É o caso da Graciele Holz, que tem 23 anos e há 10 aguarda pelo transplante de rim. Natural de Santa Maria de Jetibá, ela conta que faz hemodiálise desde que tinha 13 anos e que a rotina do tratamento é desgastante, sendo necessário acordar de madrugada três vezes na semana para fazer o acompanhamento em um hospital da Serra. 

“É muito difícil todo esse tempo de espera. Não é fácil ver algumas pessoas saindo [da espera], a gente sente vontade de estar no lugar dela, de também ser transplantado. Toda essa espera só aumenta nossa ansiedade. E o pior é que nem temos previsão de quando conseguiremos a doação, tem muita gente na lista. Temos de esperar para que apareça um órgão compatível do nada”, relata. 
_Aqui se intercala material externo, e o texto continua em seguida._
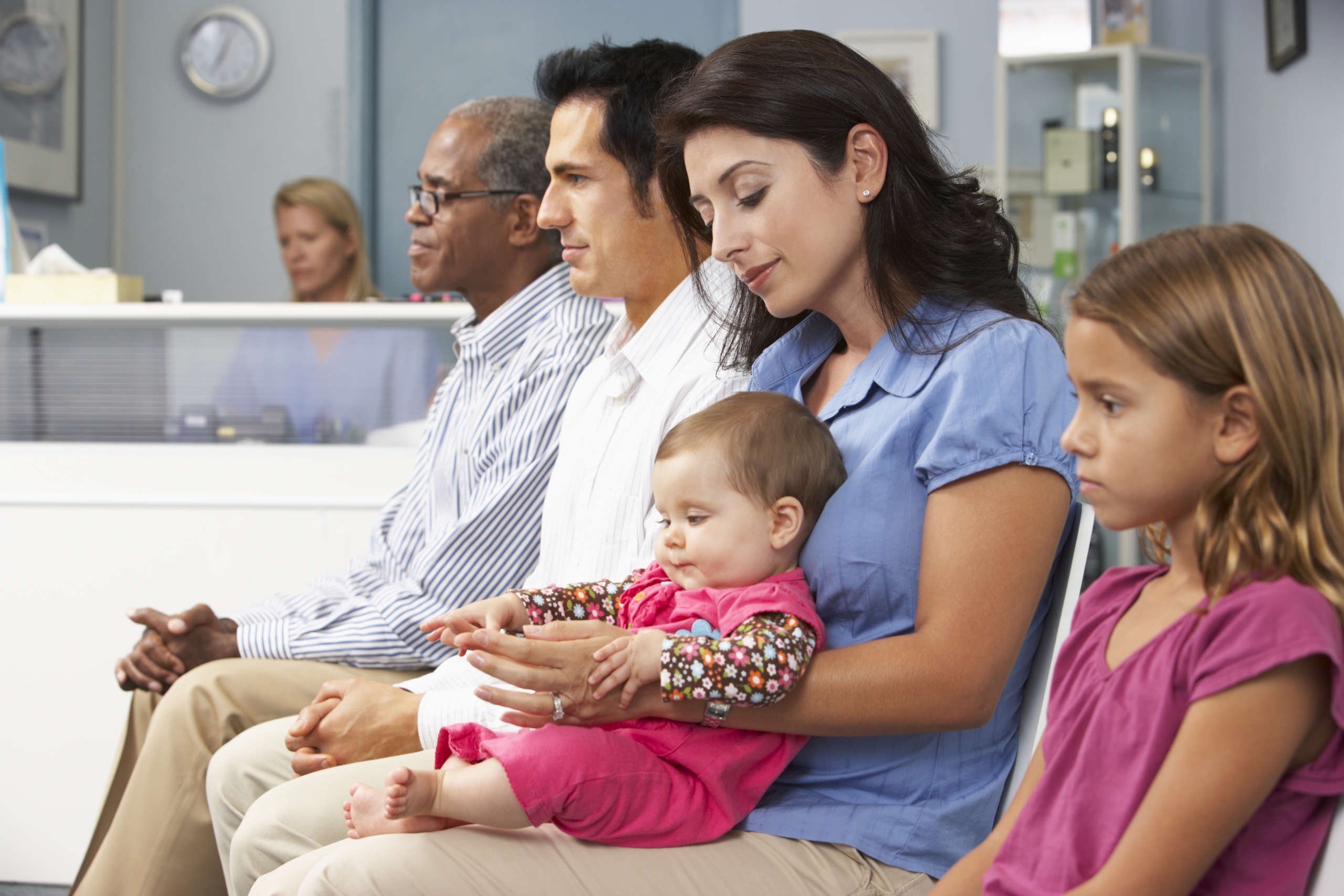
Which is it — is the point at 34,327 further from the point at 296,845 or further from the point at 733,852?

Graciele também se queixa das dificuldades financeiras com os custos de algumas medicações. “O carro que me leva é da prefeitura, mas as despesas com alimentação são por conta da minha família, tem meses que falta dinheiro, até porque nem todos os remédios são fornecidos pelo Sistema Único de Saúde (SUS). Tem mês que o salário da minha família não é suficiente”, lamenta.

Transplantes no país

Segundo o Ministério da Saúde, o transplante de órgãos é um procedimento cirúrgico que consiste na reposição de um órgão para uma pessoa doente. A retirada dos órgãos do doador também é realizada em centro cirúrgico, como qualquer outra cirurgia.

O Brasil é referência mundial na área de transplantes e possui o maior sistema público do mundo, sendo o segundo país maior transplantador, atrás apenas dos EUA. Os pacientes recebem assistência integral e gratuita na rede pública de saúde, incluindo exames preparatórios, cirurgia, acompanhamento e medicamentos pós-transplante.

“O transplante de órgãos pode ser a única esperança de vida ou a oportunidade de reabilitação física e social dos pacientes, reintegrando-os à família e ao trabalho, com uma melhor qualidade de vida. Nos casos de transplante de rim, promove-se também economia de recursos, pois o tratamento alternativo para manutenção da vida, a diálise, é de custo mais elevado, em longo prazo”, esclarece Maria Machado.

Transplantes no ES

Atualmente, são realizados no Espírito Santo transplantes de coração, fígado, rim, córnea e medula óssea. Noventa e seis por cento dos procedimentos são feitos pelo Sistema Único de Saúde (SUS), desde o processo de notificação e captação até a doação de órgãos.

Um total de 445 transplantes foi realizado no Espírito Santo em 2019, sendo 347 de janeiro a setembro. No mesmo período, em 2020, houve uma queda nos números, contabilizando 173 transplantes.